- [EXERCISE] Copy out, unchanged, the entries below from the "How far from the lens" line to the final line. Omit pictures.

- [SUPPLIED DATA]

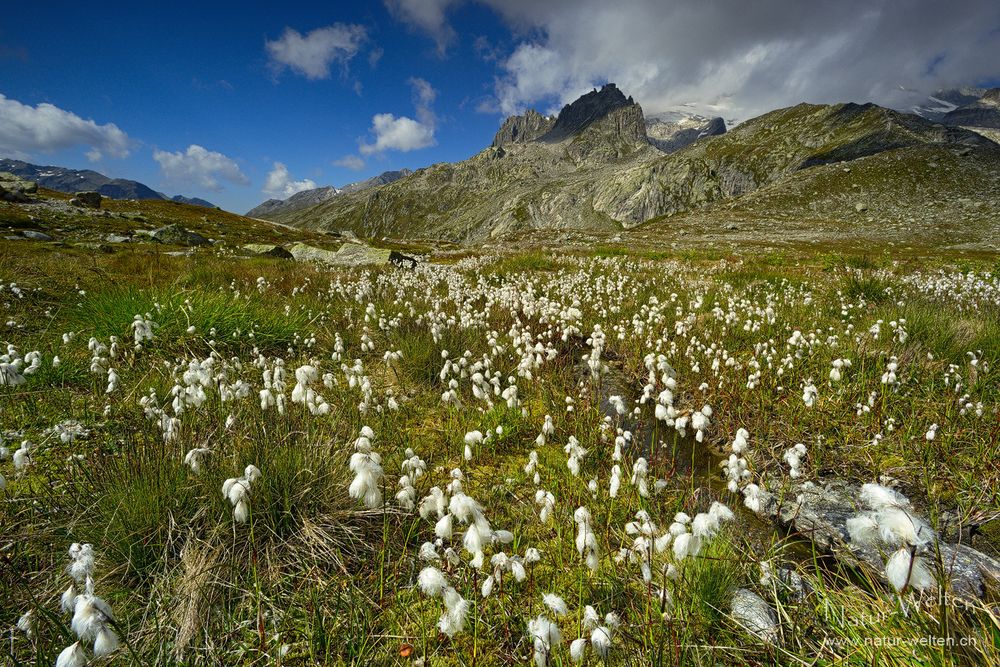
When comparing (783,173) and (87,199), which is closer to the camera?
(87,199)

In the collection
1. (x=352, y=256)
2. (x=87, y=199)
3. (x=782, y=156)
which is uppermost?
(x=782, y=156)

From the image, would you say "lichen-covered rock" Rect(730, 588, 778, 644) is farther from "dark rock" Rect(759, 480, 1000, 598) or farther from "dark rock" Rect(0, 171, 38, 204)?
"dark rock" Rect(0, 171, 38, 204)

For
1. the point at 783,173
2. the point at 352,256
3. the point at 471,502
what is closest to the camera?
the point at 471,502

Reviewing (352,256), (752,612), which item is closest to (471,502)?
(752,612)

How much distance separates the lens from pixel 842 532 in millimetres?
3381

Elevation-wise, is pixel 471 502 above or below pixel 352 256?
below

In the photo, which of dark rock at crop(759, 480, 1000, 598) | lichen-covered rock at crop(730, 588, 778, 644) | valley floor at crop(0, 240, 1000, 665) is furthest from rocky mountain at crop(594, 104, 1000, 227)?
lichen-covered rock at crop(730, 588, 778, 644)

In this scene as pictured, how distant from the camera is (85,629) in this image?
1456mm

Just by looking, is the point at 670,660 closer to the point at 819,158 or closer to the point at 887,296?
the point at 887,296

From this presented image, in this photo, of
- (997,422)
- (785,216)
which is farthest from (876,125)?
(997,422)

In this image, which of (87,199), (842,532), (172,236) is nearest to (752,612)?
(842,532)

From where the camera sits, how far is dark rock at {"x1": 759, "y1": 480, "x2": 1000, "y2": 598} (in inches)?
106

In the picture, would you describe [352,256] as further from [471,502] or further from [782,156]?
[782,156]

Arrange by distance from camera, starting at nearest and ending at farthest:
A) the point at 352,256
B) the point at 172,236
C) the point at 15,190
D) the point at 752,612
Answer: the point at 752,612
the point at 352,256
the point at 172,236
the point at 15,190
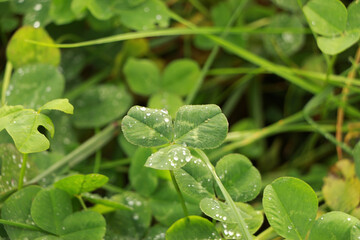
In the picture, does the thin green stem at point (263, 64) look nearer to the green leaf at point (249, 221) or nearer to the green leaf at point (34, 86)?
A: the green leaf at point (34, 86)

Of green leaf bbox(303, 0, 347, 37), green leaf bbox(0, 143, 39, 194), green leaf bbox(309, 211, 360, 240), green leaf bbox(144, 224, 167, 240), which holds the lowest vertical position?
green leaf bbox(144, 224, 167, 240)

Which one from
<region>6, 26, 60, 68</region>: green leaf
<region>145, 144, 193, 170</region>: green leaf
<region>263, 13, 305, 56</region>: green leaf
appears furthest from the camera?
<region>263, 13, 305, 56</region>: green leaf

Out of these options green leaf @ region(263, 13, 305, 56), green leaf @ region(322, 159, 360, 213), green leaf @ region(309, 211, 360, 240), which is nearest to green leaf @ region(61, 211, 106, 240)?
green leaf @ region(309, 211, 360, 240)

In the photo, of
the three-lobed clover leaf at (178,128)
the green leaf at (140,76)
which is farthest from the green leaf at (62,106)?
the green leaf at (140,76)

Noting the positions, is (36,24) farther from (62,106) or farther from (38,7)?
(62,106)

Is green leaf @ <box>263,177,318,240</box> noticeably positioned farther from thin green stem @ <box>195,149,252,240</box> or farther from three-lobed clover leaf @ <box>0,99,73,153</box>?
three-lobed clover leaf @ <box>0,99,73,153</box>

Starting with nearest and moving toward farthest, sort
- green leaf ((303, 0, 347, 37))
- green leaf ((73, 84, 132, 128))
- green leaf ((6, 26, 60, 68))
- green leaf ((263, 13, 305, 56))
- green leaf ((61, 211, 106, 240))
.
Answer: green leaf ((61, 211, 106, 240)) → green leaf ((303, 0, 347, 37)) → green leaf ((6, 26, 60, 68)) → green leaf ((73, 84, 132, 128)) → green leaf ((263, 13, 305, 56))

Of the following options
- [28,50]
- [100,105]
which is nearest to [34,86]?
[28,50]
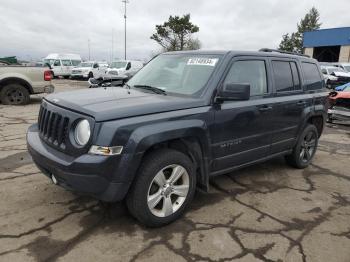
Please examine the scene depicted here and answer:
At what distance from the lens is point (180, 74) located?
13.8 ft

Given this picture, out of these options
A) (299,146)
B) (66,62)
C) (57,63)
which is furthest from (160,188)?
(66,62)

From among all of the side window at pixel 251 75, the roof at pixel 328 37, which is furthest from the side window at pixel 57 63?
the roof at pixel 328 37

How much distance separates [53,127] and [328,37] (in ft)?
163

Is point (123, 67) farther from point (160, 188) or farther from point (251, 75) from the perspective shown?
point (160, 188)

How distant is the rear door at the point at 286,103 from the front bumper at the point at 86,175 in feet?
8.21

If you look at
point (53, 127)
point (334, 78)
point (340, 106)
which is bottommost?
point (340, 106)

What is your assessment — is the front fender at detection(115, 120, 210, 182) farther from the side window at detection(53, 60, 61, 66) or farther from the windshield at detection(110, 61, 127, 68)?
the side window at detection(53, 60, 61, 66)

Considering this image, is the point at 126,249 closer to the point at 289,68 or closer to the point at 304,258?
the point at 304,258

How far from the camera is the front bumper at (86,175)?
2.99 m

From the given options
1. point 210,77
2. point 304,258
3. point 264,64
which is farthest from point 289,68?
point 304,258

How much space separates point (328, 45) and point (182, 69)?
158ft

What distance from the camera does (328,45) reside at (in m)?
46.5

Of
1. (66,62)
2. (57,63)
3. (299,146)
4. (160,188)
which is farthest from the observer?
(66,62)

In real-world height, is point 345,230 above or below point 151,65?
below
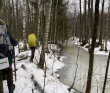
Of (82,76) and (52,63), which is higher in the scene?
(52,63)

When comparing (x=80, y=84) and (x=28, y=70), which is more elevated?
(x=28, y=70)

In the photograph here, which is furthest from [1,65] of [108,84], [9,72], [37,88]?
[108,84]

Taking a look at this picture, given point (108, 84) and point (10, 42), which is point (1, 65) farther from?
point (108, 84)

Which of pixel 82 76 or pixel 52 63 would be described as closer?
pixel 82 76

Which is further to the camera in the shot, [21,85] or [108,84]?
[108,84]

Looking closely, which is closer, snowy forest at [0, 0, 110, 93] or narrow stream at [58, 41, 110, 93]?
snowy forest at [0, 0, 110, 93]

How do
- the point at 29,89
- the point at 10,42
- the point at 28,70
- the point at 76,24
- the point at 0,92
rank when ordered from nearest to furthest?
the point at 0,92, the point at 10,42, the point at 29,89, the point at 28,70, the point at 76,24

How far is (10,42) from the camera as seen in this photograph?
Answer: 6.59 feet

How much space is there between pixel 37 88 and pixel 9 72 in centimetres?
106

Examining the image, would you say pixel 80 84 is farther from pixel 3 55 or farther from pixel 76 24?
pixel 76 24

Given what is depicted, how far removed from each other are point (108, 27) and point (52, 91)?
1137 cm

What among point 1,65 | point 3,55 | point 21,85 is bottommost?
point 21,85

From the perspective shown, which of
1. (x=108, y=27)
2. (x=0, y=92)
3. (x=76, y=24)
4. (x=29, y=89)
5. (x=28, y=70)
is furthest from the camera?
(x=76, y=24)

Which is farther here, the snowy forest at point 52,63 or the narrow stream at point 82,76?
the narrow stream at point 82,76
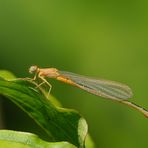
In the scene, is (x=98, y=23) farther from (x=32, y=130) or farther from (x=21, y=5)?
(x=32, y=130)

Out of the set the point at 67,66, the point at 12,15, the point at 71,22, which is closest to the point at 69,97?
the point at 67,66

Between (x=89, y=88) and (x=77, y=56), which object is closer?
(x=89, y=88)

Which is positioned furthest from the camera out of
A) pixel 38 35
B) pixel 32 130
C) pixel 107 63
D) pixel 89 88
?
pixel 38 35

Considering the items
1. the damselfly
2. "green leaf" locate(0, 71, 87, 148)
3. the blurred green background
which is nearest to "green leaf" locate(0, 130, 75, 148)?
"green leaf" locate(0, 71, 87, 148)

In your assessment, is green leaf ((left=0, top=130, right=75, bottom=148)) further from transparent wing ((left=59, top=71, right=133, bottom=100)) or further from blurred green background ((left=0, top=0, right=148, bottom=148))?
blurred green background ((left=0, top=0, right=148, bottom=148))

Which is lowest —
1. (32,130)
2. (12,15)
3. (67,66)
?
(32,130)

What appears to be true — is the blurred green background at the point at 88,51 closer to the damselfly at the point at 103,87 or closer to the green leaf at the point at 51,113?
the damselfly at the point at 103,87
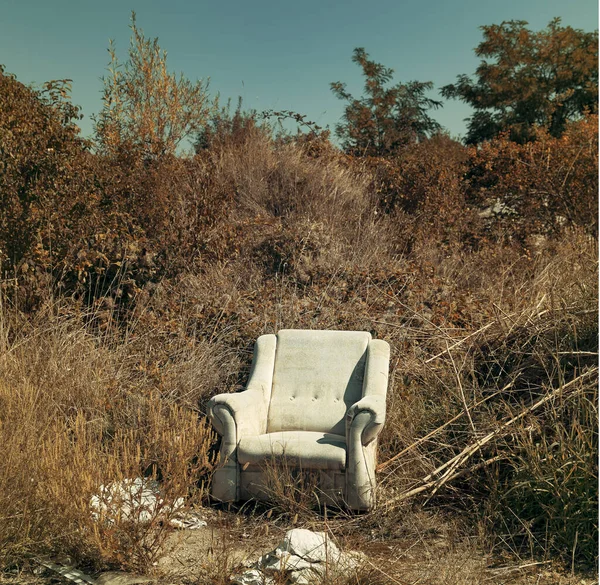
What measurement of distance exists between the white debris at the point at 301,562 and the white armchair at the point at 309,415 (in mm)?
880

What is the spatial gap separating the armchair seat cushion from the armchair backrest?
0.44m

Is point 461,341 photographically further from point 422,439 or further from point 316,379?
point 316,379

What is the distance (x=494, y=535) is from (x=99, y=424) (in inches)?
120

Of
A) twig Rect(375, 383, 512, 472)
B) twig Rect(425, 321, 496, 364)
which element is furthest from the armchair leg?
twig Rect(425, 321, 496, 364)

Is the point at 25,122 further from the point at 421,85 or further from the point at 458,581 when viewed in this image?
the point at 421,85

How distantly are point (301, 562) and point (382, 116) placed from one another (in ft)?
46.9

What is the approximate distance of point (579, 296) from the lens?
548 centimetres

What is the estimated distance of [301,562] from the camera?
3473 millimetres

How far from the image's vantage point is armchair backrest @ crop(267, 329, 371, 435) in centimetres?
521

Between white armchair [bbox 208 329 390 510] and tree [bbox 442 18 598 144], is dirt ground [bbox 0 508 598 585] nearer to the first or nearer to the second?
white armchair [bbox 208 329 390 510]

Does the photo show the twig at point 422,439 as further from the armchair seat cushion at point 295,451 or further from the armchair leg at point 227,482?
the armchair leg at point 227,482

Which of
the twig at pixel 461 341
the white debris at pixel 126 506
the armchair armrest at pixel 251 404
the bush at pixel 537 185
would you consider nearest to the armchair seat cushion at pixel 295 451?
the armchair armrest at pixel 251 404

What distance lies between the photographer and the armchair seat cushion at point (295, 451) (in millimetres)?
4516

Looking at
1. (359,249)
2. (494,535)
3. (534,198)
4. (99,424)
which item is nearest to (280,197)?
(359,249)
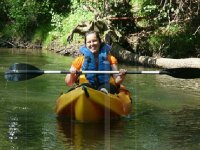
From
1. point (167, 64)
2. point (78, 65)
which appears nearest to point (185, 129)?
point (78, 65)

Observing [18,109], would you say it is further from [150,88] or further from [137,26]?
[137,26]

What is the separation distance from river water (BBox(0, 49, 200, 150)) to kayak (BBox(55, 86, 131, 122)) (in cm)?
11

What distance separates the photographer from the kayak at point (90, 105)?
19.7 ft

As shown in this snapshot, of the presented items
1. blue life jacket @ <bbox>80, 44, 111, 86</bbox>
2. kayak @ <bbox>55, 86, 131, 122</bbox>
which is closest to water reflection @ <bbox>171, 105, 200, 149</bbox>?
kayak @ <bbox>55, 86, 131, 122</bbox>

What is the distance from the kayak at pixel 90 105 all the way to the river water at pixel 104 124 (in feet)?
0.37

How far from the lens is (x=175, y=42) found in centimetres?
1384

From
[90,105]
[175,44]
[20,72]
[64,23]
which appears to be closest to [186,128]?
[90,105]

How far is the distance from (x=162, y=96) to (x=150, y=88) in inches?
32.0

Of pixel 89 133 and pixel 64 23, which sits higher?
pixel 64 23

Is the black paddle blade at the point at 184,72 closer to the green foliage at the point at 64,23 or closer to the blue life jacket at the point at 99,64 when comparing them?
the blue life jacket at the point at 99,64

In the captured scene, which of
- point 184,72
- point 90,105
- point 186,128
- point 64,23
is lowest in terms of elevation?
point 186,128

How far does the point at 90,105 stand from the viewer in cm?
610

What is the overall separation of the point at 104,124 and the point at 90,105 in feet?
1.03

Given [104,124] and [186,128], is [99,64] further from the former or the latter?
[186,128]
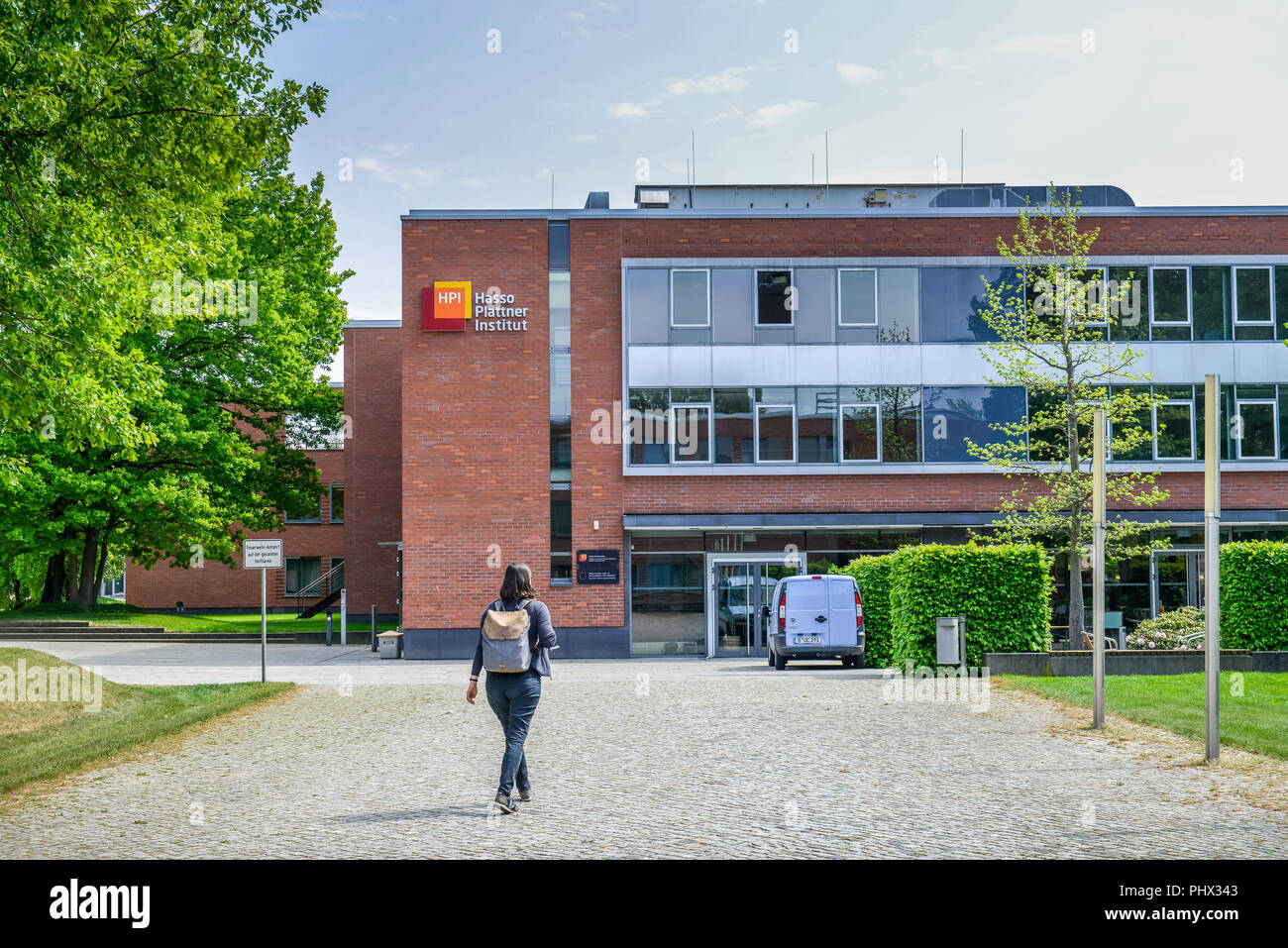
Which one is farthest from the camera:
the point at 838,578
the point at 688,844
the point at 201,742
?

- [EXERCISE ANSWER]
How far from the lens is (x=175, y=42) found in centimetres?
1384

From
[90,105]
[175,44]
[20,72]
[64,23]
which appears to be closest to [186,128]?
[90,105]

How far is the distance from (x=162, y=96) to (x=150, y=88) in inches?
32.0

Of pixel 89 133 and pixel 64 23, which sits higher?
pixel 64 23

Is the black paddle blade at the point at 184,72 closer to the green foliage at the point at 64,23 or closer to the blue life jacket at the point at 99,64 when comparing them?
the blue life jacket at the point at 99,64

In the captured scene, which of
- point 184,72
- point 90,105
- point 186,128
- point 64,23
is lowest in terms of elevation?
point 186,128

How far does the point at 90,105 stand from the viewer in cm?
610

What is the overall separation of the point at 104,124 and the point at 90,105 in feet?
1.03

Given [104,124] and [186,128], is [99,64] further from the former or the latter?
[186,128]
Which one is farthest from the camera:
the point at 838,578
the point at 688,844
the point at 201,742
?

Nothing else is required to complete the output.